"""
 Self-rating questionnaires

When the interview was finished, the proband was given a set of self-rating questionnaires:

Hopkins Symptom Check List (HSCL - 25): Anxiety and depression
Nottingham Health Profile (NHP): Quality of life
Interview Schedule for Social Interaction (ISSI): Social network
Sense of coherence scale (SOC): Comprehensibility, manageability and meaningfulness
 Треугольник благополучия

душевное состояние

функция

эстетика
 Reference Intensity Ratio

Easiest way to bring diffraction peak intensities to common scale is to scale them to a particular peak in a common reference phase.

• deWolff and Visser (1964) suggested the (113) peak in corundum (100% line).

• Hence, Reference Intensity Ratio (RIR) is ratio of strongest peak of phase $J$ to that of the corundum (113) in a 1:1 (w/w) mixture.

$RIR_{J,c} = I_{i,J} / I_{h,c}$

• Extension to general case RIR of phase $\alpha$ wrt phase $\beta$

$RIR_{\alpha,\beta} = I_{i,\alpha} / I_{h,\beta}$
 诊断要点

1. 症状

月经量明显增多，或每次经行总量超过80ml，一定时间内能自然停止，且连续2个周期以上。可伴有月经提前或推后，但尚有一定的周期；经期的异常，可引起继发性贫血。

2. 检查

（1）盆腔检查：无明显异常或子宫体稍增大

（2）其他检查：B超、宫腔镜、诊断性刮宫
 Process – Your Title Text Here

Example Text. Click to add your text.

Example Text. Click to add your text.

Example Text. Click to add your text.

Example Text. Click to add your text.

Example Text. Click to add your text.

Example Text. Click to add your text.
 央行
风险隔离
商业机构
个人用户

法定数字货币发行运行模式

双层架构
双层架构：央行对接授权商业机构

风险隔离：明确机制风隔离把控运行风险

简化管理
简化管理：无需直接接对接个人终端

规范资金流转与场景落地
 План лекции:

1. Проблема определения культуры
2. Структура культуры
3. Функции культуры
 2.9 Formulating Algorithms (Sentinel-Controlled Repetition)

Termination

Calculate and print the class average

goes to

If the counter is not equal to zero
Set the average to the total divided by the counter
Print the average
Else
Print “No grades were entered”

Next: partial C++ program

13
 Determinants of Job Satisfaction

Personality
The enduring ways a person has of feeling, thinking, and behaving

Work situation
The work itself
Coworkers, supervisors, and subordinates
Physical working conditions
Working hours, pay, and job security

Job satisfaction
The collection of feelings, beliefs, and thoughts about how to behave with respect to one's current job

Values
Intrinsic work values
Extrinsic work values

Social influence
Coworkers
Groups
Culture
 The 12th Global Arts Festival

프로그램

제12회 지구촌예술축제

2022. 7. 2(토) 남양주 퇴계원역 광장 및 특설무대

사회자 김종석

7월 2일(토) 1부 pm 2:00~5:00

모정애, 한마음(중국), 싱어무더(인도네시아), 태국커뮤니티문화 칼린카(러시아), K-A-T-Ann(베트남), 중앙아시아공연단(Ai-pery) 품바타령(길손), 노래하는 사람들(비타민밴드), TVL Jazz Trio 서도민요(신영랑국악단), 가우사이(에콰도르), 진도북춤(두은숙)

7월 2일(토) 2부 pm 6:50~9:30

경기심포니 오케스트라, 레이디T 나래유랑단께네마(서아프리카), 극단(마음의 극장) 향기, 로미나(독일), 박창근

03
"""
◆ EXERCISE INSTRUCTIONS: In full and without error, transcribe each of the entries.

◆ SOLUTION TO THIS PROBLEM:
 Self-rating questionnaires

When the interview was finished, the proband was given a set of self-rating questionnaires:

Hopkins Symptom Check List (HSCL - 25): Anxiety and depression
Nottingham Health Profile (NHP): Quality of life
Interview Schedule for Social Interaction (ISSI): Social network
Sense of coherence scale (SOC): Comprehensibility, manageability and meaningfulness
 Треугольник благополучия

душевное состояние

функция

эстетика
 Reference Intensity Ratio

Easiest way to bring diffraction peak intensities to common scale is to scale them to a particular peak in a common reference phase.

• deWolff and Visser (1964) suggested the (113) peak in corundum (100% line).

• Hence, Reference Intensity Ratio (RIR) is ratio of strongest peak of phase $J$ to that of the corundum (113) in a 1:1 (w/w) mixture.

$RIR_{J,c} = I_{i,J} / I_{h,c}$

• Extension to general case RIR of phase $\alpha$ wrt phase $\beta$

$RIR_{\alpha,\beta} = I_{i,\alpha} / I_{h,\beta}$
 诊断要点

1. 症状

月经量明显增多，或每次经行总量超过80ml，一定时间内能自然停止，且连续2个周期以上。可伴有月经提前或推后，但尚有一定的周期；经期的异常，可引起继发性贫血。

2. 检查

（1）盆腔检查：无明显异常或子宫体稍增大

（2）其他检查：B超、宫腔镜、诊断性刮宫
 Process – Your Title Text Here

Example Text. Click to add your text.

Example Text. Click to add your text.

Example Text. Click to add your text.

Example Text. Click to add your text.

Example Text. Click to add your text.

Example Text. Click to add your text.
 央行
风险隔离
商业机构
个人用户

法定数字货币发行运行模式

双层架构
双层架构：央行对接授权商业机构

风险隔离：明确机制风隔离把控运行风险

简化管理
简化管理：无需直接接对接个人终端

规范资金流转与场景落地
 План лекции:

1. Проблема определения культуры
2. Структура культуры
3. Функции культуры
 2.9 Formulating Algorithms (Sentinel-Controlled Repetition)

Termination

Calculate and print the class average

goes to

If the counter is not equal to zero
Set the average to the total divided by the counter
Print the average
Else
Print “No grades were entered”

Next: partial C++ program

13
 Determinants of Job Satisfaction

Personality
The enduring ways a person has of feeling, thinking, and behaving

Work situation
The work itself
Coworkers, supervisors, and subordinates
Physical working conditions
Working hours, pay, and job security

Job satisfaction
The collection of feelings, beliefs, and thoughts about how to behave with respect to one's current job

Values
Intrinsic work values
Extrinsic work values

Social influence
Coworkers
Groups
Culture
 The 12th Global Arts Festival

프로그램

제12회 지구촌예술축제

2022. 7. 2(토) 남양주 퇴계원역 광장 및 특설무대

사회자 김종석

7월 2일(토) 1부 pm 2:00~5:00

모정애, 한마음(중국), 싱어무더(인도네시아), 태국커뮤니티문화 칼린카(러시아), K-A-T-Ann(베트남), 중앙아시아공연단(Ai-pery) 품바타령(길손), 노래하는 사람들(비타민밴드), TVL Jazz Trio 서도민요(신영랑국악단), 가우사이(에콰도르), 진도북춤(두은숙)

7월 2일(토) 2부 pm 6:50~9:30

경기심포니 오케스트라, 레이디T 나래유랑단께네마(서아프리카), 극단(마음의 극장) 향기, 로미나(독일), 박창근

03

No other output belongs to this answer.